Your instructions — Starting with the line containing "Which of pixel" and going through the end of the lines, write each line out again, requests included. Multiply every number in the answers, such as coordinates or distances, by 0.95, and round to whole numbers with halves rounded up.

Material provided —
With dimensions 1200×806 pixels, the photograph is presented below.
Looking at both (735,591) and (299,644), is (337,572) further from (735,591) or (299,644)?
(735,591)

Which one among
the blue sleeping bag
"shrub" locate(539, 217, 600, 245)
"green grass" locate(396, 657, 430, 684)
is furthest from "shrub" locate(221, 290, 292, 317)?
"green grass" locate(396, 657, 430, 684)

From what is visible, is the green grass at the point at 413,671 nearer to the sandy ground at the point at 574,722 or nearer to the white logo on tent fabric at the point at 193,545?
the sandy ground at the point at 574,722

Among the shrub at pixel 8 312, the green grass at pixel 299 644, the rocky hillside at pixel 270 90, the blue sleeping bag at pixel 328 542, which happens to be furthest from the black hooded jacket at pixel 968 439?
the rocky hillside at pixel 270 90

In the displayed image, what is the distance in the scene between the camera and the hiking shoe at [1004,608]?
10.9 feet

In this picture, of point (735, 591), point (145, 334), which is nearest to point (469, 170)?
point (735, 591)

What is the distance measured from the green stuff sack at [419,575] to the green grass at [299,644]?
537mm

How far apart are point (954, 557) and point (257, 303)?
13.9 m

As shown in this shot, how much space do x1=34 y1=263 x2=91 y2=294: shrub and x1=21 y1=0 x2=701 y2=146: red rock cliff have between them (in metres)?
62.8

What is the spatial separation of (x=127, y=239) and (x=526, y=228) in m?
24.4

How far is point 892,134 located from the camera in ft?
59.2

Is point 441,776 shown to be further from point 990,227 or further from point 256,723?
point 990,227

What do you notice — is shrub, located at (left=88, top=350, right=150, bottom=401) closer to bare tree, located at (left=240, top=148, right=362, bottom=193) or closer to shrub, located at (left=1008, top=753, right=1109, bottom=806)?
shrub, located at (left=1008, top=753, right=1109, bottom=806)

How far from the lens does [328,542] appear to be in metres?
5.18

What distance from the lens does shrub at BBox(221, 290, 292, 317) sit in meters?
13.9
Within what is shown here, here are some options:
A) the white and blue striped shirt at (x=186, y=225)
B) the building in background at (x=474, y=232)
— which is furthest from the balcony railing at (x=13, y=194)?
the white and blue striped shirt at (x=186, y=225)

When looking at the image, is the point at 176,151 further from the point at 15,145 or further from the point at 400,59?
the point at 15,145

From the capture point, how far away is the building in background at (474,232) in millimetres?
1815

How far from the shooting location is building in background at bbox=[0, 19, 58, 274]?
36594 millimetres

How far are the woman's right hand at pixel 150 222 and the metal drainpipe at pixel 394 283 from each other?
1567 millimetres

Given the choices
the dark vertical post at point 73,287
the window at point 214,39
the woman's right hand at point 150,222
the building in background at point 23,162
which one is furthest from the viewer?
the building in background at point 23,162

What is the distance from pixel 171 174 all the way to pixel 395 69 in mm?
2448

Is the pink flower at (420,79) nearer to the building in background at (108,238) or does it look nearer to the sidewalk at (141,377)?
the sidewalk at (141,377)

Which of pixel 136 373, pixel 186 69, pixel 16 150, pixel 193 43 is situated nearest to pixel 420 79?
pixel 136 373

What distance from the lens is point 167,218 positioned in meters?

Solution to this task —
Which of pixel 136 373, pixel 186 69, pixel 16 150, pixel 193 43 is situated nearest to pixel 420 79?
pixel 129 354

What distance from the lens is point 167,218 positioned in meters?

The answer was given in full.